Heute werden durch die elektronischen Medien nicht wenige Serien und Fantasien verbreitet, die sich grosser Beliebtheit erfreuen, die sich jedoch meines Erachtens durch ein verzerrtes Bild des menschlichen Lebens auszeichnen. Allzu kontruiert werden Lebenssituationen dargestellt, bar jeglichen echten seelischen Empfindens.
Die "Winterreise", die ich nun Dir widme, soll gewissermassen ein kleines Gegenstück zu besagten Fernsehproduktionen darstellen; es ist eine bunte, schreckliche, lustige, tragische, chaotische und geordnete "literarische Collage", die vernünftig und unvernünftig, in grossen und in kleinen Worten, stilistisch klar, dann wieder stammelnd, nach Antworten nach dem Sinn des menschlichen Lebens sucht.
Sie enthält indessen auch Beschreibungen von lebensbedrohenden Extremsituationen, in denen es nicht leicht ist, beschreibende Worte zu finden. Ich habe mich indessen bemüht, um der Wahrheit willen diese dunklen Bezeugungen auch zu berücksichtigen. Gerade diese Aspekte zeigen, dass die "harte", "nackte" Wirklichkeit ebenso faszinierend und romantisch sein kann wie eine Fantasy. - Mit "romantisch" meine ich nicht süssliche, kitschige Klischees, sondern vielmehr eine gefühlsbezogene, poetische Lebenshaltung, die im Bereiche des emotionalen Denkens anzusiedeln ist.
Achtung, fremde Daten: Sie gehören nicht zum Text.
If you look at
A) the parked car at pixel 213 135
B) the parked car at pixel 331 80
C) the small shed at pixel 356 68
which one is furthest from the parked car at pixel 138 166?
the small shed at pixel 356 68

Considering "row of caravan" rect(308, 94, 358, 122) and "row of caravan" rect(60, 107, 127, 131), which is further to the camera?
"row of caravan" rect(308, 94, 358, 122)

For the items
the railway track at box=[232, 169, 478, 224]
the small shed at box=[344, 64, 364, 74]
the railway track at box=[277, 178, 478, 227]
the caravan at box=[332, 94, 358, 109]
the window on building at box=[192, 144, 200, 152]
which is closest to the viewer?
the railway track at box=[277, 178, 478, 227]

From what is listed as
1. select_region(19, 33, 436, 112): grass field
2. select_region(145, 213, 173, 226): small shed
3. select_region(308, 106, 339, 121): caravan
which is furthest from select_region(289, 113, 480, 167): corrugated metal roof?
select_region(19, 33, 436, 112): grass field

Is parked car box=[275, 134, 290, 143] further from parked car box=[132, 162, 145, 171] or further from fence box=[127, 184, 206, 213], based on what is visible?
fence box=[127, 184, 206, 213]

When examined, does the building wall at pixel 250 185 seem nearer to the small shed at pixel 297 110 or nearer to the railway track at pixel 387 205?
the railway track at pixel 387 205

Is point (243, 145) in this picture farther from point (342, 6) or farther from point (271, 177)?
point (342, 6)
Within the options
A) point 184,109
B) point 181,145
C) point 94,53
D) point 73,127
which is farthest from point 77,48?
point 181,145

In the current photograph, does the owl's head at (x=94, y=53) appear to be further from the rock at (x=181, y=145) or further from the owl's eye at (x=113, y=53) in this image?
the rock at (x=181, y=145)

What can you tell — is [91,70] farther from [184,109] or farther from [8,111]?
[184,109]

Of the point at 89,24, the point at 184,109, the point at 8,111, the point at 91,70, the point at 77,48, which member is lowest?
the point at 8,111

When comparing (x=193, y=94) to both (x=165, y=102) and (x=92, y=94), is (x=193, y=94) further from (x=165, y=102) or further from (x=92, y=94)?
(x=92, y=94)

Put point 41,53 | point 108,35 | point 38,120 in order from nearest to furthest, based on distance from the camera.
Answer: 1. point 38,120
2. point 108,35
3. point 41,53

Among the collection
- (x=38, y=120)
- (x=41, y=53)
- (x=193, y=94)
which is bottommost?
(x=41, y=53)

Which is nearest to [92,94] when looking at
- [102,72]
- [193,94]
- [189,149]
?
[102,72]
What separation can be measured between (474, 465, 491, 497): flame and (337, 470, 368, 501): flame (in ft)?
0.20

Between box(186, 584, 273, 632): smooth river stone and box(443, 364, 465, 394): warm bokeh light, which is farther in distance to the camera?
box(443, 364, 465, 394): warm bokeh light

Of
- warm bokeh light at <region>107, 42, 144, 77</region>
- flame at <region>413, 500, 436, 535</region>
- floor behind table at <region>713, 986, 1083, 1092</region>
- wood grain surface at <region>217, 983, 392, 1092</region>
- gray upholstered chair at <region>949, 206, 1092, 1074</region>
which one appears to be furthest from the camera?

In ewiger Liebe, Dein W.M.W.

 


Die Winterreise


Lied: Der Lindenbaum


Am Brunnen vor dem Thore, da steht ein Lindenbaum;
ich träumt' in seinem Schatten so manchen süssen Traum,
ich schnitt in seine Rinde so manches liebe Wort,
es zog in Freud und Leide zu ihm mich immer fort.


Ich musst' auch heute wandern vorbei in tiefer Nacht,
da hab' ich noch im Dunkeln die Augen zugemacht.
Und seine Zweige rauschten, als riefen sie mir zu:
komm' her zu mir, Geselle, hier find'st du deine Ruh.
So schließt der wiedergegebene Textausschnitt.